#### Rows ####

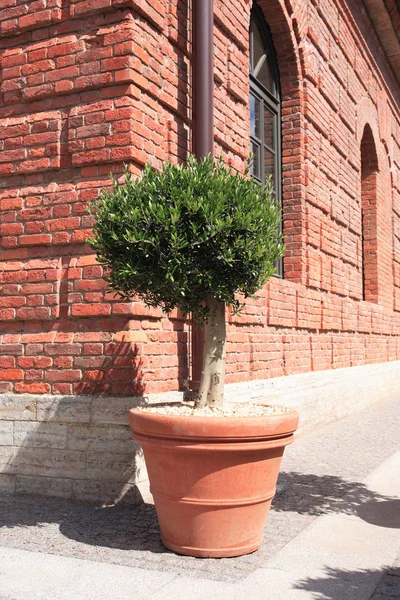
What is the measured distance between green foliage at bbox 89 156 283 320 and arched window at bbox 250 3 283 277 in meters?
3.91

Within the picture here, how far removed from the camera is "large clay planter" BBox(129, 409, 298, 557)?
338cm

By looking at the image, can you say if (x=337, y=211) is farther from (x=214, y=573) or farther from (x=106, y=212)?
(x=214, y=573)

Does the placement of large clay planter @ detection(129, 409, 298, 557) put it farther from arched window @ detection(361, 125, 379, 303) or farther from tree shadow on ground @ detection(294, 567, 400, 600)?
arched window @ detection(361, 125, 379, 303)

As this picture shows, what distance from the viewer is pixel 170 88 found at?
17.2 ft

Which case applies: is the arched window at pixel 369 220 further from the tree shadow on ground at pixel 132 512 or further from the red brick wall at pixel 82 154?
the tree shadow on ground at pixel 132 512

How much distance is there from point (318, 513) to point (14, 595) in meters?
2.13

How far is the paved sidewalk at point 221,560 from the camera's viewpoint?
9.78 feet

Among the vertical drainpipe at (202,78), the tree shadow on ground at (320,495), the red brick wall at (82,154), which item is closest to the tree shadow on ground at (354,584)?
the tree shadow on ground at (320,495)

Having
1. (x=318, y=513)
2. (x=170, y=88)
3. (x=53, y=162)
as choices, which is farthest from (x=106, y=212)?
(x=318, y=513)

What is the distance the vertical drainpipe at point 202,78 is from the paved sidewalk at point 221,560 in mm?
1409

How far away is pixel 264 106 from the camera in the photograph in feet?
26.2

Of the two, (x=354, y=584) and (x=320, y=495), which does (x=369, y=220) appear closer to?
(x=320, y=495)

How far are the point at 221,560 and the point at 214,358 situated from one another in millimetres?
1120

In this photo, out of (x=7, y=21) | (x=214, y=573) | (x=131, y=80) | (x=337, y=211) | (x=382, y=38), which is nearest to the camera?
(x=214, y=573)
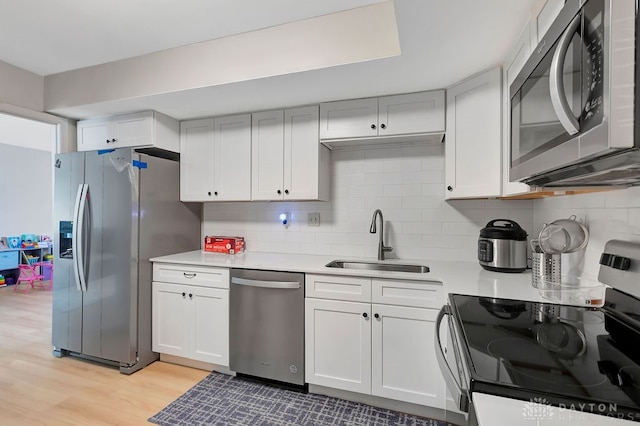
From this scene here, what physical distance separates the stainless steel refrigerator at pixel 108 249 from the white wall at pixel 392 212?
985 millimetres

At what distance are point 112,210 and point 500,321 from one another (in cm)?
274

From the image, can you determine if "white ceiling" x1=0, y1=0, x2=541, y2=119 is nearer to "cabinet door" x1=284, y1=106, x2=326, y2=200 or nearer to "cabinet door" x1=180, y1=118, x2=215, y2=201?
"cabinet door" x1=284, y1=106, x2=326, y2=200

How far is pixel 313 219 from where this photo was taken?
2.75 metres

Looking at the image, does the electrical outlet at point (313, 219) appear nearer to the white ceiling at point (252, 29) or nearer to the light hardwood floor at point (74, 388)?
the white ceiling at point (252, 29)

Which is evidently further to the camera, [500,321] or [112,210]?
[112,210]

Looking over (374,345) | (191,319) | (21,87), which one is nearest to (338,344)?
(374,345)

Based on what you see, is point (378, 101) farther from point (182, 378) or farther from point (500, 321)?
point (182, 378)

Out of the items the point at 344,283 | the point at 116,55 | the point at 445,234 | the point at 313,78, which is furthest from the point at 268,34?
the point at 445,234

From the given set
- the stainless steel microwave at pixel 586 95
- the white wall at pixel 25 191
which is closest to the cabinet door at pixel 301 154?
the stainless steel microwave at pixel 586 95

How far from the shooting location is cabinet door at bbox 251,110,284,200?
2.53 metres

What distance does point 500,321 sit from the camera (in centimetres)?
103

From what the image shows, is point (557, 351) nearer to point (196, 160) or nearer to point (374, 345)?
point (374, 345)

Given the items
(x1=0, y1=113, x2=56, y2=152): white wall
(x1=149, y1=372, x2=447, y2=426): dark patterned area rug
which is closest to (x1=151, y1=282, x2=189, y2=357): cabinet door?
(x1=149, y1=372, x2=447, y2=426): dark patterned area rug

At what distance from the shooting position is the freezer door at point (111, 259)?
2393 millimetres
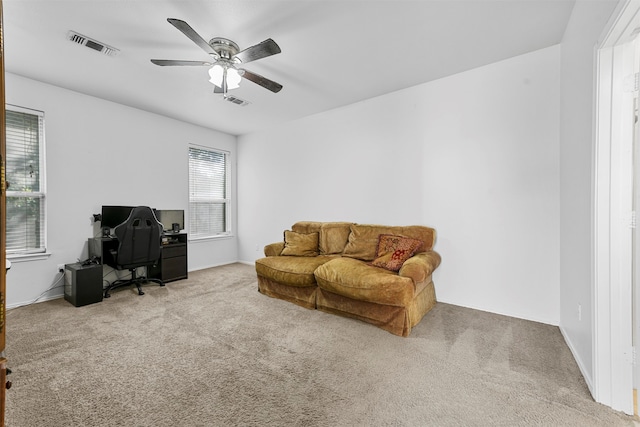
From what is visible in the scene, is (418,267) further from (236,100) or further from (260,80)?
(236,100)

####

● Task details: Please rewrite all the rows above with "vertical drainpipe" changed to "metal downspout" and everything else kept the same. Leave the pictures out of your answer.

● Task output:
What is the measured distance between green foliage at bbox 89 156 283 320 and arched window at bbox 250 3 283 277 in meters?
3.91

Within the picture here, how far removed from the camera is "large clay planter" BBox(129, 409, 298, 557)?
338cm

By looking at the image, can you say if (x=337, y=211) is farther from (x=214, y=573) or farther from (x=106, y=212)?
(x=214, y=573)

Does the placement of large clay planter @ detection(129, 409, 298, 557) put it farther from arched window @ detection(361, 125, 379, 303) or farther from tree shadow on ground @ detection(294, 567, 400, 600)?
arched window @ detection(361, 125, 379, 303)

As this picture shows, what distance from the viewer is pixel 170 88 found at?
17.2 ft

Which case applies: is the arched window at pixel 369 220 further from the tree shadow on ground at pixel 132 512 or further from the red brick wall at pixel 82 154?
the tree shadow on ground at pixel 132 512

How much distance is there from point (318, 513) to point (14, 595) in meters?
2.13

How far is the paved sidewalk at point 221,560 from the camera's viewpoint?
9.78 feet

Among the metal downspout at (202,78), the tree shadow on ground at (320,495), the red brick wall at (82,154), which item is closest to the tree shadow on ground at (354,584)?
the tree shadow on ground at (320,495)

Having
1. (x=318, y=513)
2. (x=170, y=88)
3. (x=53, y=162)
as choices, which is farthest from (x=106, y=212)?
(x=318, y=513)

What is the distance the metal downspout at point 202,78 is from the paved sidewalk at point 221,560 in mm?
1409

How far away is pixel 264 106 from the camera in the photograph in feet?
26.2

Of the two, (x=354, y=584) and (x=320, y=495), which does (x=369, y=220) appear closer to?
(x=320, y=495)

How far are the point at 221,560 and the point at 214,358 situated from one another in millimetres?
1120

In this photo, out of (x=7, y=21) | (x=214, y=573) | (x=131, y=80) | (x=337, y=211) | (x=382, y=38), which is nearest to the camera?
(x=214, y=573)
From this scene here, what physical distance separates the stainless steel refrigerator at pixel 108 249 from the white wall at pixel 392 212?
985 millimetres

At what distance are point 112,210 and point 500,321 from one another (in cm)?
274

From the image, can you determine if "white ceiling" x1=0, y1=0, x2=541, y2=119 is nearer to "cabinet door" x1=284, y1=106, x2=326, y2=200 or nearer to "cabinet door" x1=180, y1=118, x2=215, y2=201?
"cabinet door" x1=284, y1=106, x2=326, y2=200

How far is pixel 313 219 from where this photo was taken?
2.75 metres

Looking at the image, does the electrical outlet at point (313, 219) appear nearer to the white ceiling at point (252, 29) or nearer to the light hardwood floor at point (74, 388)?
the white ceiling at point (252, 29)

Which is evidently further to the camera, [500,321] or [112,210]?
[112,210]

Looking over (374,345) | (191,319) | (21,87), which one is nearest to (338,344)?
(374,345)

Based on what you see, is point (378, 101) farther from point (182, 378) or farther from point (500, 321)?
point (182, 378)

Out of the items the point at 344,283 | the point at 116,55 | the point at 445,234 | the point at 313,78, which is furthest from the point at 268,34?
the point at 445,234

From the given set
- the stainless steel microwave at pixel 586 95
- the white wall at pixel 25 191
which is closest to the cabinet door at pixel 301 154?
the stainless steel microwave at pixel 586 95

How far from the shooting location is cabinet door at bbox 251,110,284,200?
2.53 metres

What distance does point 500,321 sit from the camera (in centimetres)?
103

From what the image shows, is point (557, 351) nearer to point (196, 160) or nearer to point (374, 345)?
point (374, 345)

Given the items
(x1=0, y1=113, x2=56, y2=152): white wall
(x1=149, y1=372, x2=447, y2=426): dark patterned area rug
which is closest to (x1=151, y1=282, x2=189, y2=357): cabinet door?
(x1=149, y1=372, x2=447, y2=426): dark patterned area rug

At what distance from the shooting position is the freezer door at point (111, 259)?
2393 millimetres
From what is visible in the scene, is (418,267) further from (236,100) or further from (260,80)?
(236,100)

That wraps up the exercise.